= Exercise directions =
Put each line of the data, from the line containing "Given (93,95) and" through the end of the data, into a JSON list of strings, with one string per line and blank lines omitted.

* * *

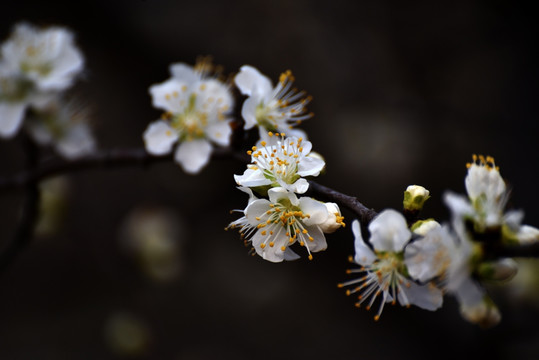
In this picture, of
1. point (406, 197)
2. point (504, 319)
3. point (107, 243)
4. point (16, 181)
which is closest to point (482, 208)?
point (406, 197)

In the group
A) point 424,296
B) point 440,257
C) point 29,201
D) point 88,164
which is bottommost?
point 29,201

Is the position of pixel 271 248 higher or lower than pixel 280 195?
lower

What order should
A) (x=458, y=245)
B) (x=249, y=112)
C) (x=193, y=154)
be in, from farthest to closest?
(x=193, y=154)
(x=249, y=112)
(x=458, y=245)

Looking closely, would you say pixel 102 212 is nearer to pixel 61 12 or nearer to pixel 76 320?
pixel 76 320

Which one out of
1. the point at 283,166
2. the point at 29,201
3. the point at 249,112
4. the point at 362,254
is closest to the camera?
the point at 362,254

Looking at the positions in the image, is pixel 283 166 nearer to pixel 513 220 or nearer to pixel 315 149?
pixel 513 220

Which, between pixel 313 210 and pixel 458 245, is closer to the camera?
pixel 458 245

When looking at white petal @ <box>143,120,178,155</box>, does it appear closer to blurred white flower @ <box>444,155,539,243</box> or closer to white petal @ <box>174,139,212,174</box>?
white petal @ <box>174,139,212,174</box>

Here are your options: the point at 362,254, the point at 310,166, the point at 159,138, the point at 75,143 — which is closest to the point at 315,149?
the point at 75,143
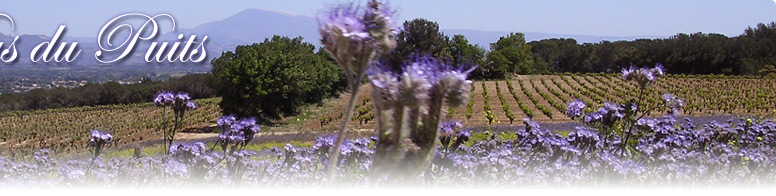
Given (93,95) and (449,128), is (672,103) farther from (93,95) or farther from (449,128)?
(93,95)

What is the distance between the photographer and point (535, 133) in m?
5.29

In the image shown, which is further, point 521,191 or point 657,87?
point 657,87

* * *

= Response below =
[
  "Given (93,95) and (449,128), is (672,103) farther from (93,95) or farther from (449,128)?",
  "(93,95)",
  "What is the distance between the photographer and point (535, 133) in m?",
  "5.29",
  "In the image shown, which is further, point 521,191 or point 657,87?",
  "point 657,87"
]